SOURCE TEXT:
===============

# Best WIFI card for Linux



## AsphyxiA (Jan 12, 2009)

I'm building a barebones gaming lappy and need to decide on a wifi card to go with.  I needs to know what wifi card has great support with linux, that isn't an intel wireless n card.  I here Atheros cards do really well, would a macbook wifi card work with my lappy?  any input on the whole wifi situation would be most appreciated.


----------



## Stephen (Jan 12, 2009)

I have a TP-Link tl-wn321g usb one and it works fine in Kubuntu


----------



## AsphyxiA (Jan 12, 2009)

what chipset is it using? ill be using gentoo so I need to know what driver support to build into my kernel.


----------



## AsphyxiA (Jan 12, 2009)

started looking up stuff for Ralink came up with this chipset: Ralink RT2880.  anyone used it?


----------



## Stephen (Jan 12, 2009)

AsphyxiA said:


> what chipset is it using? ill be using gentoo so I need to know what driver support to build into my kernel.



rt73

It works out of the box on any ubuntu 8.10 distro and opensuse 11.1. They're the only new ones I've tried.


----------



## mab1376 (Jan 12, 2009)

I've always had great compatibility with Intel cards on multiple distros (2200BG and 4965AGN)


----------



## AsphyxiA (Jan 12, 2009)

yes, intel has had some great stuff in the past but theyre wireless n cards are known to drop out often.  Even the card on my girlfriends lappy dosen't like to connect or stay connected to the router when others will. 

is the rt73 an n based chipset?


----------



## mab1376 (Jan 12, 2009)

why don't you try using a windows driver with ndis wrapper with whatever cards you have now?

http://sourceforge.net/projects/ndiswrapper/


----------



## AsphyxiA (Jan 12, 2009)

i have not had a whole lot of luck with the wrappers plus there are a lot of supported wifi cards out there.  I think I might just go with either Atheros or Ralink based card.  Ralinks probably on the top of the list.


----------



## Solaris17 (Jan 13, 2009)

iv had alot of luck with ralink cards.


----------



## AsphyxiA (Jan 13, 2009)

yeah the more and more i hear about them, the more i want to get one.  Oh and by the way In Flames is the shit, but I bet I've loved in flames the longest Mikael is the shit as well


----------

===============

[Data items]
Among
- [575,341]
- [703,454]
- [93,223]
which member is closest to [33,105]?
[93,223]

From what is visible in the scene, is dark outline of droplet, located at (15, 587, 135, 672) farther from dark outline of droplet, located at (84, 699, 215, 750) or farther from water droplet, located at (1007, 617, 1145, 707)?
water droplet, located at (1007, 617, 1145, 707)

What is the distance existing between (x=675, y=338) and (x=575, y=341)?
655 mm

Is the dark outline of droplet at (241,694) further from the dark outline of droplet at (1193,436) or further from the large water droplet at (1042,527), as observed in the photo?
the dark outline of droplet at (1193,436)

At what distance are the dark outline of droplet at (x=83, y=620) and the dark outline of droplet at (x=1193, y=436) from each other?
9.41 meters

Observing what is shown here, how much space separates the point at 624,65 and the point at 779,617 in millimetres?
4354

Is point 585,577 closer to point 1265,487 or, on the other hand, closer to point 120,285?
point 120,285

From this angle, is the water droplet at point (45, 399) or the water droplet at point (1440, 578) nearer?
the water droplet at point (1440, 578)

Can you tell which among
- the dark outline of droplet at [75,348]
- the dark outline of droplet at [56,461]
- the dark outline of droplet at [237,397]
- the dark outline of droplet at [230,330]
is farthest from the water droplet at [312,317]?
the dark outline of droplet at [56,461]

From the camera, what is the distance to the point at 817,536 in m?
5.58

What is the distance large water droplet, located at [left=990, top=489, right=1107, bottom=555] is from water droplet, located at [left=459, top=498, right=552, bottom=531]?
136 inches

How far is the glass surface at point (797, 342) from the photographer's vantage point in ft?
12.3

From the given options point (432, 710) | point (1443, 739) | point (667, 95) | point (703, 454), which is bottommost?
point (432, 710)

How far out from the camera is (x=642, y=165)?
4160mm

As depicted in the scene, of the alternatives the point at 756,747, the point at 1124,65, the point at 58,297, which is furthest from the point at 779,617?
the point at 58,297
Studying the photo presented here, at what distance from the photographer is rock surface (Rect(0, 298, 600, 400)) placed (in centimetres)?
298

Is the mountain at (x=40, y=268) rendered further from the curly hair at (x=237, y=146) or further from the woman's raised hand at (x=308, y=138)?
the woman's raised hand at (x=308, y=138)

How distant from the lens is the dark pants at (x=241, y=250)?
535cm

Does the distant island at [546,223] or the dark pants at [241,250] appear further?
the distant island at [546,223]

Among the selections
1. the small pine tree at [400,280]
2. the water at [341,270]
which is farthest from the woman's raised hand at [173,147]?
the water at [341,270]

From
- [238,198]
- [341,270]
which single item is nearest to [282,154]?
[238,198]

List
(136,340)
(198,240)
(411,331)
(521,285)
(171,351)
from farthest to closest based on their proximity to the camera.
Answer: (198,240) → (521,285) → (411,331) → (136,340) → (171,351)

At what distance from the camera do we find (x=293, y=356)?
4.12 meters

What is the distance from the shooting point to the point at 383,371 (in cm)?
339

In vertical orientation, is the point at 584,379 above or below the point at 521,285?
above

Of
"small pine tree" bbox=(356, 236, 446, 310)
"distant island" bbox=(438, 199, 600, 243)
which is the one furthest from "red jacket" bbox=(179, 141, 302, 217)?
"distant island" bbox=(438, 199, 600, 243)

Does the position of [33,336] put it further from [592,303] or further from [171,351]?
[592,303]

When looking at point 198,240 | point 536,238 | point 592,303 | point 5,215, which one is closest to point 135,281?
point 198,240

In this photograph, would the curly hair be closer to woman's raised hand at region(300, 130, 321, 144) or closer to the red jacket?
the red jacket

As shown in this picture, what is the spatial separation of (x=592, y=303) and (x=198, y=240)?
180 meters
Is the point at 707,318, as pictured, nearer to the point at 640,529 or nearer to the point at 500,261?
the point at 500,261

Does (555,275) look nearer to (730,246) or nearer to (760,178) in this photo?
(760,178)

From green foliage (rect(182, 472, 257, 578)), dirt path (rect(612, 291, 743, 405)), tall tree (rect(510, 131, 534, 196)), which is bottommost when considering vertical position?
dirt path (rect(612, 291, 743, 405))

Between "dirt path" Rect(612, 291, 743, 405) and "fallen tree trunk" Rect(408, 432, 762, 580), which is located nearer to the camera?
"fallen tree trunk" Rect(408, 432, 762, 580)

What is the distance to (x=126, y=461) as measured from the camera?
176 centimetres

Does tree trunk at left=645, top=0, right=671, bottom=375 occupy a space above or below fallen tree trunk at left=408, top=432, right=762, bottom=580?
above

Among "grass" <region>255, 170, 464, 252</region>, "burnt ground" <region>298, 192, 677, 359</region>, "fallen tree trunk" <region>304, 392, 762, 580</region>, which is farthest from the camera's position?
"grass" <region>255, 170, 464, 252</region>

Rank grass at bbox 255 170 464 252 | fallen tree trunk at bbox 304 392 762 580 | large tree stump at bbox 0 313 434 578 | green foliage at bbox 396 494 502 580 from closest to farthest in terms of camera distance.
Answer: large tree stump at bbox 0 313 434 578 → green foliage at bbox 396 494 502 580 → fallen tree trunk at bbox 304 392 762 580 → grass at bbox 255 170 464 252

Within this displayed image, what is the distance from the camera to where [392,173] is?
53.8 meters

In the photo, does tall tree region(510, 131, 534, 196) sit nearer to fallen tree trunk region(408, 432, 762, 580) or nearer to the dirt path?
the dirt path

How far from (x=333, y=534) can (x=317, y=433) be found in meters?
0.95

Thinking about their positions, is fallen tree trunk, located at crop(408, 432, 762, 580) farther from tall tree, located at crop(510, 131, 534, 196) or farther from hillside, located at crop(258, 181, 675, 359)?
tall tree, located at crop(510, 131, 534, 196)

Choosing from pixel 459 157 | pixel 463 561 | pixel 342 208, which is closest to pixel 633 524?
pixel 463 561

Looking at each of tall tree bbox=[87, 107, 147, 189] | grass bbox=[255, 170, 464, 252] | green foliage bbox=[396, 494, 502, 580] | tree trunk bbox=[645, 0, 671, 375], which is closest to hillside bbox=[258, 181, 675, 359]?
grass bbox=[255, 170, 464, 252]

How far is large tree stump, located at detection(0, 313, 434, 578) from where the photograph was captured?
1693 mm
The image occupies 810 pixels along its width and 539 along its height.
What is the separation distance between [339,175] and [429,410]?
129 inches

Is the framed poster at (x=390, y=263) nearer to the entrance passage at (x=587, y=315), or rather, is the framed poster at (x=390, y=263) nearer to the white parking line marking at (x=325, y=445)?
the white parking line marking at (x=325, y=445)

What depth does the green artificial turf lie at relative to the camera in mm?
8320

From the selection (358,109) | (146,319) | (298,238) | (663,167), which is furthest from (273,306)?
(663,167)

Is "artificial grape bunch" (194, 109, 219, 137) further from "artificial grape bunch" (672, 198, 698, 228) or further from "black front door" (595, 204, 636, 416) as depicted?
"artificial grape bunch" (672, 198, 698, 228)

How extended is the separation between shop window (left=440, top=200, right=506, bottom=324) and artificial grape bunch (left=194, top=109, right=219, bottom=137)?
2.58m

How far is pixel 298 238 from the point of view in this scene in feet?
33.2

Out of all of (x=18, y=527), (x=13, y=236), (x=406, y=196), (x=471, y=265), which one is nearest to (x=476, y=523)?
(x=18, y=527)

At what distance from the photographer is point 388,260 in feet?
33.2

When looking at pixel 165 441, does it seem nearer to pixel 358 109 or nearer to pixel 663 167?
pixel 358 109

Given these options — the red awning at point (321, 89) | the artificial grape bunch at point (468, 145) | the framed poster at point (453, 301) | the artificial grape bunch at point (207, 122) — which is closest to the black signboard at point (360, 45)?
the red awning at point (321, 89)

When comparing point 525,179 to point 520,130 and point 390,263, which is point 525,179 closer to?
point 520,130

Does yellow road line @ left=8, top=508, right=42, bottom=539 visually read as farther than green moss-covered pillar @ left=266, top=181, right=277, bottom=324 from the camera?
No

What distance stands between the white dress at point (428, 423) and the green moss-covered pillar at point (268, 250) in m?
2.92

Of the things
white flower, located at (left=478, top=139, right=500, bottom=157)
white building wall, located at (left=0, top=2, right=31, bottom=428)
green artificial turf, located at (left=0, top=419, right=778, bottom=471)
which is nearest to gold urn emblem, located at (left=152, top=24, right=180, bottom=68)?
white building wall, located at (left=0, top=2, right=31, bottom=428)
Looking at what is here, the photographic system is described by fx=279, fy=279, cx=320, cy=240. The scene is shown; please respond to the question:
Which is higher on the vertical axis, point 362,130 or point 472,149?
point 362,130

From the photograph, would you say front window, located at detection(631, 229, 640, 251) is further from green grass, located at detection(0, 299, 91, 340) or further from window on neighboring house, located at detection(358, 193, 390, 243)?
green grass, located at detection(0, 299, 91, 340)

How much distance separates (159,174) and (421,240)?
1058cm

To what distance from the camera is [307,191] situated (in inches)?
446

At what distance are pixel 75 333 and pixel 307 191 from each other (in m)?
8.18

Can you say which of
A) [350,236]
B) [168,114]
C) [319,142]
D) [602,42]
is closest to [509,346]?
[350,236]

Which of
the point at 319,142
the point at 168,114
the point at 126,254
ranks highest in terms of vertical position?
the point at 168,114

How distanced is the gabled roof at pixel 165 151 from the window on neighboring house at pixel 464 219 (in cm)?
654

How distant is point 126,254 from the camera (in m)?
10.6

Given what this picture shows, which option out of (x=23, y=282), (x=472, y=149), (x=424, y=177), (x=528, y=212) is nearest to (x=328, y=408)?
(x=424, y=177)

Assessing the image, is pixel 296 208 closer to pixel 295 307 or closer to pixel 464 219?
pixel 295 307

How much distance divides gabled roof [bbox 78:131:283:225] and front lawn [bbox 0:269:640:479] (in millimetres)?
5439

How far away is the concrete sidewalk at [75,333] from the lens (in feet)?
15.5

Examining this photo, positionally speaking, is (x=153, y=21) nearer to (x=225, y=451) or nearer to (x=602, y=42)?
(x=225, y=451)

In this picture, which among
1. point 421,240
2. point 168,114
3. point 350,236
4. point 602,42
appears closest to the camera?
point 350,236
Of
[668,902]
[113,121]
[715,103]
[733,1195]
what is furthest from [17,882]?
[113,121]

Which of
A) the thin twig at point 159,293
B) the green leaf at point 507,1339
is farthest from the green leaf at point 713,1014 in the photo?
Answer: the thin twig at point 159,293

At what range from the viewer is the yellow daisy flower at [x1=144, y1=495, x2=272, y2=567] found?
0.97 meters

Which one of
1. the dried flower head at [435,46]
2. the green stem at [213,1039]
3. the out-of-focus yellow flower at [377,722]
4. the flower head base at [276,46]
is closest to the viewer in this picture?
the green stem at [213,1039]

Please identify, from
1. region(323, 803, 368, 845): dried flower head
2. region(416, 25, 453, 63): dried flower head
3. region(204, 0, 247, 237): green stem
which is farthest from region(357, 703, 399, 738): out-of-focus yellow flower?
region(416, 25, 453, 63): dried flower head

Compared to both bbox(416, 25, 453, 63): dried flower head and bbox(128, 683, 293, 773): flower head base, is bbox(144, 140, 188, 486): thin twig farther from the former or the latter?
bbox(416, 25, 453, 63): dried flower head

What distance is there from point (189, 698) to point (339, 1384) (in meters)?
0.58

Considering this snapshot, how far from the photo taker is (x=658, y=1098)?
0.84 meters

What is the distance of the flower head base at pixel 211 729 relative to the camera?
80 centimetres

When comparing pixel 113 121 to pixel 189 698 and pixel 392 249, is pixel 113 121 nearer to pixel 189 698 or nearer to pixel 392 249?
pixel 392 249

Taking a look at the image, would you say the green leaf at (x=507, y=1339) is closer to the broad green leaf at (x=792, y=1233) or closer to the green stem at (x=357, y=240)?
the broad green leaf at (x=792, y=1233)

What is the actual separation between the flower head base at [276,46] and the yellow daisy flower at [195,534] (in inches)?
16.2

===============

STATED EXERCISE 1: In the Linux wifi card thread, which two Intel cards does mab1376 name as having worked well on multiple distros?
STATED EXERCISE 2: Copy everything in the Linux wifi card thread from "I'm building a" down to "be most appreciated.".

CORRECT RESULT 1: The 2200BG and the 4965AGN.

CORRECT RESULT 2:
I'm building a barebones gaming lappy and need to decide on a wifi card to go with.  I needs to know what wifi card has great support with linux, that isn't an intel wireless n card.  I here Atheros cards do really well, would a macbook wifi card work with my lappy?  any input on the whole wifi situation would be most appreciated.